The Hidden Cost of Manual
Manual configuration work carries a debt that compounds quietly. The first time you configure a server by hand, it takes an hour. The second time, it takes forty-five minutes because you forgot a step. The fifth time, something goes wrong in production at 2am and you are staring at a terminal trying to reconstruct the exact sequence of commands that made things work before.
The operational cost of manual work is not just the time of doing the task. It is the cognitive load of remembering, the risk of drift between environments, and the bus factor of being the only person who knows what actually runs on that machine.
Automation eliminates the drift. When your staging environment is provisioned from the same declarative spec as production, the gap between “it works in staging” and “it broke in production” narrows significantly. You stop chasing environment-specific snowflakes and start building confidence in a reproducible system.

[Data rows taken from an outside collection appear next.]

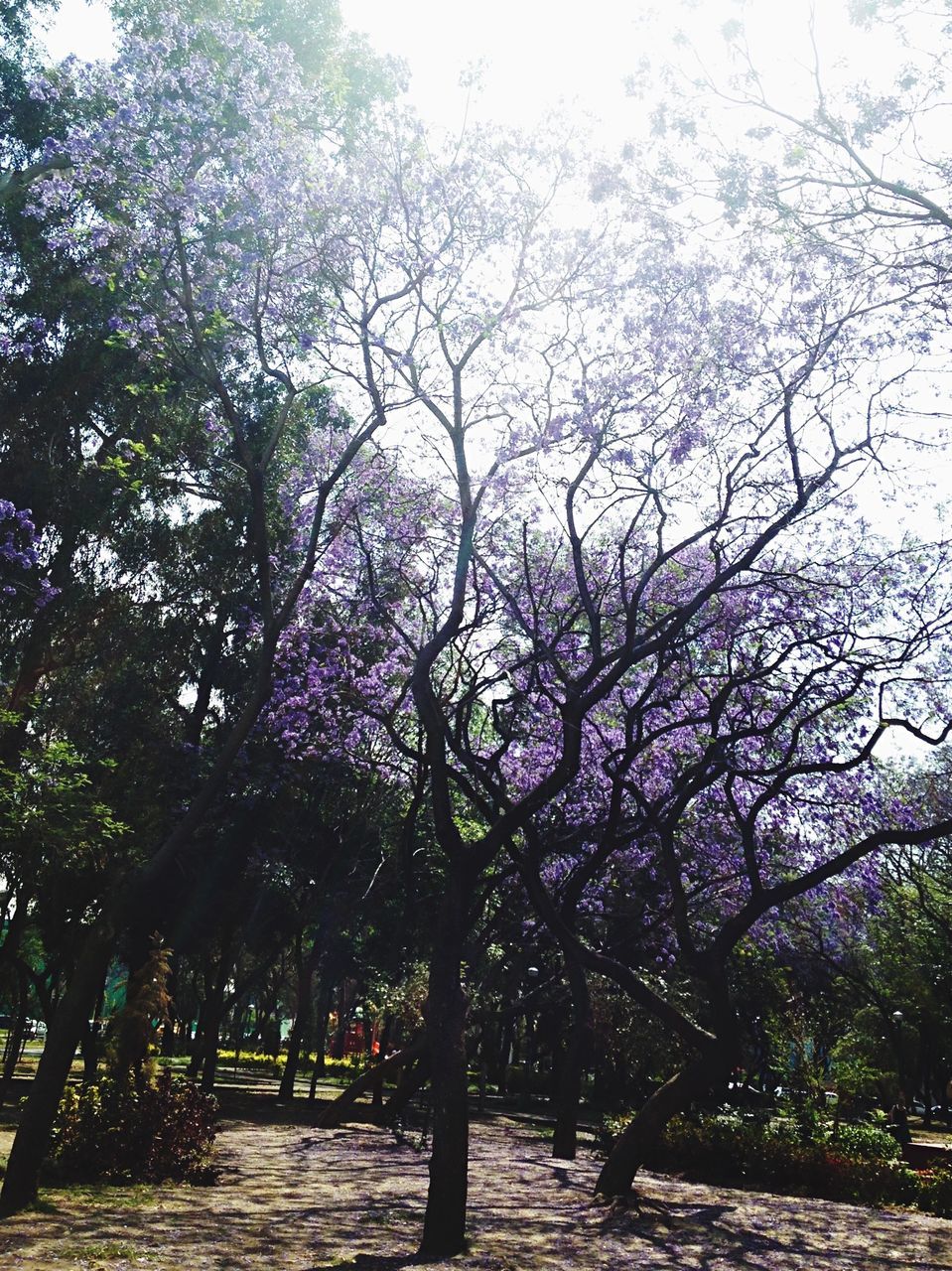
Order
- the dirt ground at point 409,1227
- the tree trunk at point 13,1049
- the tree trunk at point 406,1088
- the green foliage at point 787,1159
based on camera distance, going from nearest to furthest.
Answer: the dirt ground at point 409,1227, the green foliage at point 787,1159, the tree trunk at point 406,1088, the tree trunk at point 13,1049

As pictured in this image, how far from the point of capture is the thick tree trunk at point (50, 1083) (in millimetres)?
9086

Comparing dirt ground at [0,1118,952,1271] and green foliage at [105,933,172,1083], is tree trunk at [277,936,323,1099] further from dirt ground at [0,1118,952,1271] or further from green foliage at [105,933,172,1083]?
green foliage at [105,933,172,1083]

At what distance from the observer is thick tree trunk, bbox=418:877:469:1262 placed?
29.4ft

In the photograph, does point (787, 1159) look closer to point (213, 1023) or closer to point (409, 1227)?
point (409, 1227)

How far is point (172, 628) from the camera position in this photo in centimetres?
1970

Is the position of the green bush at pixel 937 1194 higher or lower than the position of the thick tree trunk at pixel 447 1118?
lower

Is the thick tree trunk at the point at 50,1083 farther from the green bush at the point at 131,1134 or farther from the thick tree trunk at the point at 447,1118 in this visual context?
the thick tree trunk at the point at 447,1118

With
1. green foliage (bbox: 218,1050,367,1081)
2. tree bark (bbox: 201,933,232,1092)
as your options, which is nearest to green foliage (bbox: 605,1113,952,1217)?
tree bark (bbox: 201,933,232,1092)

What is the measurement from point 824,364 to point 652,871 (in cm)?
981

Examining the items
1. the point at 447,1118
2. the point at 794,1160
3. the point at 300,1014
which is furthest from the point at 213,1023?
the point at 447,1118

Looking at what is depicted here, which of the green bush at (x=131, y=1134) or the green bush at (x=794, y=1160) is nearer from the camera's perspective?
the green bush at (x=131, y=1134)

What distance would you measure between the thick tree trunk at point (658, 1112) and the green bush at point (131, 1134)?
15.1 feet

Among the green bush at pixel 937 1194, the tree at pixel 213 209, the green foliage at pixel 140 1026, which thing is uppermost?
the tree at pixel 213 209

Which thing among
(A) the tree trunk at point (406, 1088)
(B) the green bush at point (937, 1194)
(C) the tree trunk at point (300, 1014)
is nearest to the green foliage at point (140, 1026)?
(A) the tree trunk at point (406, 1088)
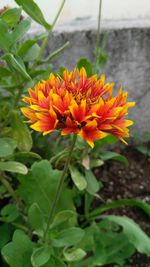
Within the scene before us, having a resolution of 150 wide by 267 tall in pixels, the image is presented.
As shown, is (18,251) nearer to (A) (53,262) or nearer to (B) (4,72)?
(A) (53,262)

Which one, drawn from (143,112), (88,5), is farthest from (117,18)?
(143,112)

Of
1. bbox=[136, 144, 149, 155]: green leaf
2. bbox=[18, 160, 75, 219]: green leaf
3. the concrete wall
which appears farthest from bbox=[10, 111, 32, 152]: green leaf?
bbox=[136, 144, 149, 155]: green leaf

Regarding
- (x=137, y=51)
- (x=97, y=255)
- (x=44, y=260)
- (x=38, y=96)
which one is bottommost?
(x=97, y=255)

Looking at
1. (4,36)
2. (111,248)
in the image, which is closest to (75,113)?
(4,36)

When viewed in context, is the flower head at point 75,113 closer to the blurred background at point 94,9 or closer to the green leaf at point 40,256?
the green leaf at point 40,256

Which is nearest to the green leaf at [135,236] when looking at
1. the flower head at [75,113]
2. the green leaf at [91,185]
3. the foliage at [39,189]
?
the foliage at [39,189]

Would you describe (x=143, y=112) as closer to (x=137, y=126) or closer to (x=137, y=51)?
(x=137, y=126)
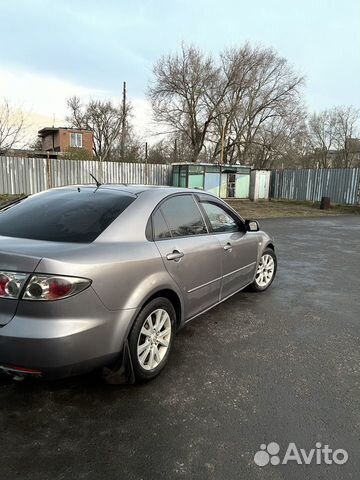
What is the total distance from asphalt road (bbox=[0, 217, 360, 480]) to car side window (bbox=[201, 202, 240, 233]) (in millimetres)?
1083

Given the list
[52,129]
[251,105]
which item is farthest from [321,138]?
[52,129]

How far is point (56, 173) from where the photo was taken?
1947 centimetres

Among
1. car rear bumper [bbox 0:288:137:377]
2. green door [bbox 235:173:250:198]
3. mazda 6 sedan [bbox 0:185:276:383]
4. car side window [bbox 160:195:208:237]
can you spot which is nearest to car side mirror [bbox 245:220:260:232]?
mazda 6 sedan [bbox 0:185:276:383]

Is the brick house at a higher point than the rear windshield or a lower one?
higher

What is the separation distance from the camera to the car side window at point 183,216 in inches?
129

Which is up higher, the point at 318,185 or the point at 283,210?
the point at 318,185

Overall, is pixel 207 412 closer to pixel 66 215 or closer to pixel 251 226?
pixel 66 215

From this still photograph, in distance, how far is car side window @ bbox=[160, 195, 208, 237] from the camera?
3266 mm

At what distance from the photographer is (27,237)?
8.63 feet

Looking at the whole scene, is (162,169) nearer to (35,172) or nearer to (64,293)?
(35,172)

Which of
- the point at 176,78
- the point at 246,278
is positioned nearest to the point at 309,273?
the point at 246,278

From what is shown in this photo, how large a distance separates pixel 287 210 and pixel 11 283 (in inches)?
786

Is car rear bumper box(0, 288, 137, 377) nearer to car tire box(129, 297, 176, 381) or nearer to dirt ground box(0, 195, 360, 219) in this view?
car tire box(129, 297, 176, 381)

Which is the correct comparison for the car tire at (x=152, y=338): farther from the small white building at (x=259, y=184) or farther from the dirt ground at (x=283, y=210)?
the small white building at (x=259, y=184)
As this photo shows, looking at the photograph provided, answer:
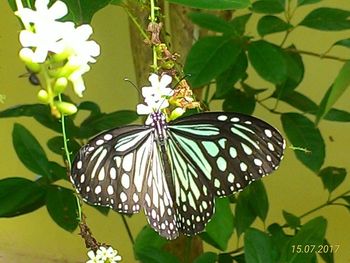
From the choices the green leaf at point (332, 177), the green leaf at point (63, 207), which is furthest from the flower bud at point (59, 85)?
the green leaf at point (332, 177)

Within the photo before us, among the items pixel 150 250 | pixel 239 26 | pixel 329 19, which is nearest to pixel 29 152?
pixel 150 250

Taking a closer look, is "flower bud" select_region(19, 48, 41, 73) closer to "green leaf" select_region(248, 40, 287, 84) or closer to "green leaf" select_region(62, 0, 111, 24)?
"green leaf" select_region(62, 0, 111, 24)

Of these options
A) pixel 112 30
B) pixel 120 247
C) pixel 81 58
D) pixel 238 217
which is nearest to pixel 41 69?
pixel 81 58

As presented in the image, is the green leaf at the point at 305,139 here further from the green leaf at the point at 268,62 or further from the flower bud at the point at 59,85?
the flower bud at the point at 59,85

GitOps as an Operating Philosophy
I run my infrastructure on Talos Linux with ArgoCD as the GitOps controller. Every cluster resource — namespaces, deployments, ingress rules, RBAC policies, secrets manifests — lives in a git repository. ArgoCD watches that repository and reconciles the cluster state against it continuously. The cluster tells you when it drifts; you do not have to guess.
This model has a few practical consequences that become obvious once you live with it:
You stop running kubectl apply directly. The urge to “just patch this real quick” is strong, but doing so creates state that is not captured anywhere. If ArgoCD later syncs, your change disappears. If you do not document it, it disappears permanently. The discipline of going through git first feels like friction until the moment you need to reconstruct what happened — and then it feels essential.
Reviews become possible. When a configuration change is a pull request, it is reviewable. You can catch a missing resource limit before it reaches a cluster. You can spot a misconfigured environment variable before it causes a silent failure at runtime.
Audits become trivial. “What changed and when?” is a question that git answers completely. The audit trail is a side effect of the workflow, not something you have to build separately.
Automation as Respect for Your Future Self
I often frame automation decisions this way: am I willing to do this manually the next twenty times? If the answer is no, I should automate it now, while the context is fresh and the motivation is real.
This is not about finding clever solutions or optimising for its own sake. It is about respecting the operational reality that the next time this task comes up, you will have less context, more pressure, and competing priorities. The automation you write today is a gift to yourself at 11pm on a Sunday.
There is also a compounding effect. Each automation you put in place reduces the surface area of things that require human intervention. Over time, the ratio of your time spent on reactive firefighting to proactive engineering shifts. You get more space to improve the system rather than just maintain it.
What Automation Is Not
Automation does not make complexity disappear. A poorly designed system that is fully automated is still a poorly designed system — it just fails more consistently. The discipline of automation forces you to think clearly about what a process actually is, which often reveals design problems you were papering over with ad-hoc manual steps.
Automation also creates a maintenance surface. Scripts drift, APIs change, dependencies go stale. The investment only pays off when you treat automated workflows with the same care you apply to production code: version-controlled, documented, tested where possible, and reviewed before they change.
The goal is not automation for its own sake. The goal is a system that is legible, reproducible, and auditable — one where you, or anyone else, can understand what is running and why, without having to reconstruct it from memory. Automation is the most reliable path I have found to that outcome.